The plan was to find a builder or builders to take over contracts, Mr Jahani said.
"The reality is, we just don't have the luxury of this process dragging out for weeks and months," he said.
Liquidators hoped they could get customers' homes built quicker than if they went through insurers, with both Queensland and Victoria having state-backed warranty insurance schemes.
However, there was no guarantee the process could be expedited, Mr Jahani said.
There were also some people without insurance.
They fell into a gap between paying Porter Davis a deposit and not having an insurance policy until weeks or months later when a permit was obtained, Mr Jahani said.
"At its extreme, it means you do not have any insurance cover and it means that the deposit you have paid has been lost," he said.
The liquidators are trying to work with the Victorian Managed Insurance Authority (VMIA) and the Queensland Building and Construction Commission (QBCC) to see whether there is an alternative solution.
Generally, it wasn't possible for customers to have deposits refunded and switch to another builder, Mr Jahani said.
Porter Davis also owned customers' plans and designs as part of its intellectual property.
"We're investigating whether there is an ability to allow customers access to their plans to allow them to at least complete their house," Mr Jahani said.
The investigation would look into whether Porter Davis was trading while insolvent and if that meant customers had been wronged.
Delays were expected to be the least lengthy for about 240 customers.
Their properties were essentially ready to be handed over and liquidators were looking to have them sort out any remaining work and receive a certificate of occupancy.
Customers whose homes were either not yet started or at lock-up stage would have to get other builders, Mr Jahani said.
He condemned contractors accessing sites without written permission and said vandalising homes was effectively targeting its customers.
Reports have also circulated of builders targeting Porter Davis homes, with one going up in flames in Melbourne's southeast on Monday.
It took fire crews 40 minutes to bring the blaze at Andante Crescent at Clyde under control.

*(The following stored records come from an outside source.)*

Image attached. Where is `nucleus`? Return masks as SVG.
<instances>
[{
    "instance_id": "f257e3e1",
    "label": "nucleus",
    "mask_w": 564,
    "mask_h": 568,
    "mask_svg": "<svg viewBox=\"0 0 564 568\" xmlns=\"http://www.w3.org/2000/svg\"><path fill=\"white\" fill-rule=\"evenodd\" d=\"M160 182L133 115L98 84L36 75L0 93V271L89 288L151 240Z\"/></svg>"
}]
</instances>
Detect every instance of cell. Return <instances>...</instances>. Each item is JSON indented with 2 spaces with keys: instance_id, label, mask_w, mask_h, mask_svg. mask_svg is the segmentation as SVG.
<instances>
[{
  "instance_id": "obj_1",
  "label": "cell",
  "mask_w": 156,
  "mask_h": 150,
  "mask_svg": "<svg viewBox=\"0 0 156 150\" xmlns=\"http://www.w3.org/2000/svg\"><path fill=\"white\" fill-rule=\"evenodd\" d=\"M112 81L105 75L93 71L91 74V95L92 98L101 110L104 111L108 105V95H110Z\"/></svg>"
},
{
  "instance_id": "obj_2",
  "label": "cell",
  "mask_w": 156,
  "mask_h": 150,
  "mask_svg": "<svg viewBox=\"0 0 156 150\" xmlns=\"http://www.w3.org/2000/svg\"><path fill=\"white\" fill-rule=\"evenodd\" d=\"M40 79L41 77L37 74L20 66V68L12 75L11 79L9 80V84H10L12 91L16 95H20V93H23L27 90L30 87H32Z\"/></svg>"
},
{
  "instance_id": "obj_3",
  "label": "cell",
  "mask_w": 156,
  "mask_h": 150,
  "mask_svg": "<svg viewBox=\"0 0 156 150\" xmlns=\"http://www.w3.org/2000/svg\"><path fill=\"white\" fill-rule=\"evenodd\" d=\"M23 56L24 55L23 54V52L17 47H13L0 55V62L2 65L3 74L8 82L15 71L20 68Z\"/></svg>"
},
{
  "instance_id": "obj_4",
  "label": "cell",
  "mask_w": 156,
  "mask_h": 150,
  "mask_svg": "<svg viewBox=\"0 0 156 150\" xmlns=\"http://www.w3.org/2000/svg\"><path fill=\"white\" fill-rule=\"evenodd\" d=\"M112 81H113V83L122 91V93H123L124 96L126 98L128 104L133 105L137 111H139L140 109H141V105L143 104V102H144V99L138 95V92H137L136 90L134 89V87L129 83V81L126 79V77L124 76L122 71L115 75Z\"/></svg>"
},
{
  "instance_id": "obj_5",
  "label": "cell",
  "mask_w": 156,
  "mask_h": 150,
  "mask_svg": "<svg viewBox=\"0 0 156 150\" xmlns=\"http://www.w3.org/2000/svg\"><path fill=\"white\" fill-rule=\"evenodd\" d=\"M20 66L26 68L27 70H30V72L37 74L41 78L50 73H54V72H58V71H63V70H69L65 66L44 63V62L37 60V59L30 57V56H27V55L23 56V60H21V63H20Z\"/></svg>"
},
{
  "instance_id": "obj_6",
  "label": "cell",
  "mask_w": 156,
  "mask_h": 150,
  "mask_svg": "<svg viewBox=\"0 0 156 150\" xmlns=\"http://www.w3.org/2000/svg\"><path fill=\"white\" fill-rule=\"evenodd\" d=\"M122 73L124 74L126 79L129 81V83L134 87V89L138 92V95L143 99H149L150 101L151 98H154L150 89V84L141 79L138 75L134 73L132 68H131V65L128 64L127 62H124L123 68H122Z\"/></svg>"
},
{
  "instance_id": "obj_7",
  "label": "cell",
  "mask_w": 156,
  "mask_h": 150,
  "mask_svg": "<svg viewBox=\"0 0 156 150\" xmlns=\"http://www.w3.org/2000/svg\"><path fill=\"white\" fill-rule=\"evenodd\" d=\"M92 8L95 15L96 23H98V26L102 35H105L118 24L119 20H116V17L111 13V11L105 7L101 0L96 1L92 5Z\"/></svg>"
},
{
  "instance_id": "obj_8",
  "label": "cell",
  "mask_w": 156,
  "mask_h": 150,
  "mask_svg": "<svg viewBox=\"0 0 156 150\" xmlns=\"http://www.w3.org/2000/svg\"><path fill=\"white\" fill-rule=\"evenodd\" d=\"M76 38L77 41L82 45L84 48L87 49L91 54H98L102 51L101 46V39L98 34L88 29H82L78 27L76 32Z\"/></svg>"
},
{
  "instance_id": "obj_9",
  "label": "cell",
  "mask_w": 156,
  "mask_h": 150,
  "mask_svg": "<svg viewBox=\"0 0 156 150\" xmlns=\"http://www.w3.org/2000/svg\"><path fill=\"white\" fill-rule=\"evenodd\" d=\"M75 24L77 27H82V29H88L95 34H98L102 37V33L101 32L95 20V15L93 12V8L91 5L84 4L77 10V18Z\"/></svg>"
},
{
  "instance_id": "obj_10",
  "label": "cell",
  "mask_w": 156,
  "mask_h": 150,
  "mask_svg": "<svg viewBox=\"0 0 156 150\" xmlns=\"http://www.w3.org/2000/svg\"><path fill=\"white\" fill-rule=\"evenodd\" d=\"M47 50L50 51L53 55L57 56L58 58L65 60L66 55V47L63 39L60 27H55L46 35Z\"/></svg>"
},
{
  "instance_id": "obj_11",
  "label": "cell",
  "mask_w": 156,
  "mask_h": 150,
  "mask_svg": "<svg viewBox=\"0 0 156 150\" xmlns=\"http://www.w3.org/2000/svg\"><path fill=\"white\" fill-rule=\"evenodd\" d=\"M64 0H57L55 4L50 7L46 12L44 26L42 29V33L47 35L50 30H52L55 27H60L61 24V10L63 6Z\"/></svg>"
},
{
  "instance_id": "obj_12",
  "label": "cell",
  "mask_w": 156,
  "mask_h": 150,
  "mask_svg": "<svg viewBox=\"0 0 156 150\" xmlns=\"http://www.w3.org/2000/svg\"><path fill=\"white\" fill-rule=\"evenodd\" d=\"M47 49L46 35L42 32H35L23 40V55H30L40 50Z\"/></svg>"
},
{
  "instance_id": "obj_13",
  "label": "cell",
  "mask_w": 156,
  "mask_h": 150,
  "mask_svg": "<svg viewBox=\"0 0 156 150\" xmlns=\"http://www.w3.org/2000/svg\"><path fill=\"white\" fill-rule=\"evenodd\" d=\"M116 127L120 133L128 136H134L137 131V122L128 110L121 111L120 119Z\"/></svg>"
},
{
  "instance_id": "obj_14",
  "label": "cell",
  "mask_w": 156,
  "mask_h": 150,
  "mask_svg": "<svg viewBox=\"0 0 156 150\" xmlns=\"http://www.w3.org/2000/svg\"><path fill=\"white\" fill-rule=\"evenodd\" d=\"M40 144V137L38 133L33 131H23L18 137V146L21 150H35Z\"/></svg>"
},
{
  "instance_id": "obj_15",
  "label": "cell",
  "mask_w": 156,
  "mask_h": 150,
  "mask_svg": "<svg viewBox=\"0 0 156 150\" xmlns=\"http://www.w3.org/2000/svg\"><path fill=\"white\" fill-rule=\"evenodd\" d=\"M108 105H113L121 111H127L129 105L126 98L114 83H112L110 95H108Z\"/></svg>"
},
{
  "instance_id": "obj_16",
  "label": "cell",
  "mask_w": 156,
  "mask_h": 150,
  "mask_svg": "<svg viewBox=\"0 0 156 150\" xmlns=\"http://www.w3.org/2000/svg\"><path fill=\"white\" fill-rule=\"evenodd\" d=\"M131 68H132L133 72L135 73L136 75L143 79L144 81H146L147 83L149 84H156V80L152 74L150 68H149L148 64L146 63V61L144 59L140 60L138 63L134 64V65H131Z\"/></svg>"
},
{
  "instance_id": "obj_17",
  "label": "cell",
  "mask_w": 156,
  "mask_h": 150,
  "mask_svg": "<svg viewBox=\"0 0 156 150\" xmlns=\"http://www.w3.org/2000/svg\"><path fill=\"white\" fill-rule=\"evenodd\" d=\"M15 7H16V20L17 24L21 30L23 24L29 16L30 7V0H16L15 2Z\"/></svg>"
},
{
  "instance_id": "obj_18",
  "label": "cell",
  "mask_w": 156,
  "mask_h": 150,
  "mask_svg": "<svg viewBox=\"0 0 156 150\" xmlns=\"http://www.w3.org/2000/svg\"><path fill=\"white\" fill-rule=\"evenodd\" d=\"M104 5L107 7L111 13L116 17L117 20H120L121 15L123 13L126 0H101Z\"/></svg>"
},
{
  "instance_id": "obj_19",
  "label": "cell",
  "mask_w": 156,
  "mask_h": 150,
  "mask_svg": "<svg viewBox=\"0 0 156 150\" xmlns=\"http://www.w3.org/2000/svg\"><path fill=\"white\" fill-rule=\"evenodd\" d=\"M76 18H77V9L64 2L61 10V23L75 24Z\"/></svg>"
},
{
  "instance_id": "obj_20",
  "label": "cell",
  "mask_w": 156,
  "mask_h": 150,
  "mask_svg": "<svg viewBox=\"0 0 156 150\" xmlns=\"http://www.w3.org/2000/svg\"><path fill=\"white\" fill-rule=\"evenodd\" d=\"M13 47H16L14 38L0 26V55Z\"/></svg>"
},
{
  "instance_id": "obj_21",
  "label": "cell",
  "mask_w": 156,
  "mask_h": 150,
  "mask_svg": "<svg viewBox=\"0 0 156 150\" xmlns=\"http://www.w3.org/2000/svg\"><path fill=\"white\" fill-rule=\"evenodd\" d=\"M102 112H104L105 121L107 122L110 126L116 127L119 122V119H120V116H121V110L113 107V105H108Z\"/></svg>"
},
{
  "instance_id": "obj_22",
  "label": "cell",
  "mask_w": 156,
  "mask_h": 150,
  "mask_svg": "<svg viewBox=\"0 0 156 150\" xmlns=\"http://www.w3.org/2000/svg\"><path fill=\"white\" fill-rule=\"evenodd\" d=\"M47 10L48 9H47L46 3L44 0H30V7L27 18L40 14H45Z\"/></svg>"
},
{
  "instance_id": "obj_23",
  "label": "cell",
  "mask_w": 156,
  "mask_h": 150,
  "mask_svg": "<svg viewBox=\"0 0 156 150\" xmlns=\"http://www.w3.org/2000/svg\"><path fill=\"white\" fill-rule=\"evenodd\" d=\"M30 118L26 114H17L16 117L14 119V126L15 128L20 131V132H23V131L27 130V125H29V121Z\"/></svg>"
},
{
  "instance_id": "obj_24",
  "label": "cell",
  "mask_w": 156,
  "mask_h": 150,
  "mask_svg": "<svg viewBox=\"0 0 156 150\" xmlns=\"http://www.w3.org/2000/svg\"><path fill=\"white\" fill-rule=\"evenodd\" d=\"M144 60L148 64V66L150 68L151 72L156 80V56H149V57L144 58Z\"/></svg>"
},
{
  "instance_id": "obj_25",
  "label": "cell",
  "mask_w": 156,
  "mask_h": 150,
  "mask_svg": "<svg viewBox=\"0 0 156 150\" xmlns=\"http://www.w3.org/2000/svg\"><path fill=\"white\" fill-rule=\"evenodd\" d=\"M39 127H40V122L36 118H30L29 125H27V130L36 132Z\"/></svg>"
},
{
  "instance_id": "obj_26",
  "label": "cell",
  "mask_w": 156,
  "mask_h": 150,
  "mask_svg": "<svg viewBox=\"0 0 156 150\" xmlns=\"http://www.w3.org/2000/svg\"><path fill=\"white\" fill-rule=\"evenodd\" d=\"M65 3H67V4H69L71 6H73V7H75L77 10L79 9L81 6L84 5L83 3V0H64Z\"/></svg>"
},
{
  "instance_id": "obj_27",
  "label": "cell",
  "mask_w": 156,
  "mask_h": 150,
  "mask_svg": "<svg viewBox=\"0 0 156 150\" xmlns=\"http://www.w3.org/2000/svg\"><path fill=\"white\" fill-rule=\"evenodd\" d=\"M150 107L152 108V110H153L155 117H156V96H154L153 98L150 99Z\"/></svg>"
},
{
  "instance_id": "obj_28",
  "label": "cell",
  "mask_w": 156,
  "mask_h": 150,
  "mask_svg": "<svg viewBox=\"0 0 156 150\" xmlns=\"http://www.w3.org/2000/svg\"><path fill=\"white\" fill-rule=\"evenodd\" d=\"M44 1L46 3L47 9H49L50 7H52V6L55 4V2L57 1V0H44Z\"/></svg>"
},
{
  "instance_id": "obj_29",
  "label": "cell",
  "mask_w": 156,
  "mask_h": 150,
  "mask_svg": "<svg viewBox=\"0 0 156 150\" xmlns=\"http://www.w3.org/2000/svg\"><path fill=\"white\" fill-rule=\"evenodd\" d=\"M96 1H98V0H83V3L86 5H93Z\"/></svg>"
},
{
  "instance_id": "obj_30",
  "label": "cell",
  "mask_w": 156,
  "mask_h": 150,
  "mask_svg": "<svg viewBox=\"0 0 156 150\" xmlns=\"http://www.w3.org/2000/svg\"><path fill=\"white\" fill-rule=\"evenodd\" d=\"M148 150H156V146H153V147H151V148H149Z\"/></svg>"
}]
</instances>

Police are investigating.
Grant Thornton has issued several notices to suppliers and contractors warning them of criminal liability for unauthorised site access.
The demise of Porter Davis affects an estimated 1500 properties in Victoria and 200 in Queensland.
Victorian Premier Daniel Andrews encouraged affected people to get in touch with the VMIA but noted mandatory insurance was capped at $500,000.
Authorities were looking into a cost escalation clause to amend this, he said.
The premier said reports Porter Davis baited customers with significant discounts when the company had no expectation it would be able to fulfil contracts were "troubling".
Victorian Opposition Leader John Pesutto held a summit on Tuesday with home builder representatives who said more than 50 per cent of the industry was at risk of collapse.
In Queensland, where a homeowner has signed a fixed price contract and paid a deposit but work has not started on site, the state home warranty scheme administered by the QBCC will refund the homeowner.
However, any money paid before a building contract was signed could not be recovered under the scheme.
As of Tuesday, the QBCC had received 43 claims under the scheme, including 10 for return of deposits and 33 for non-completion.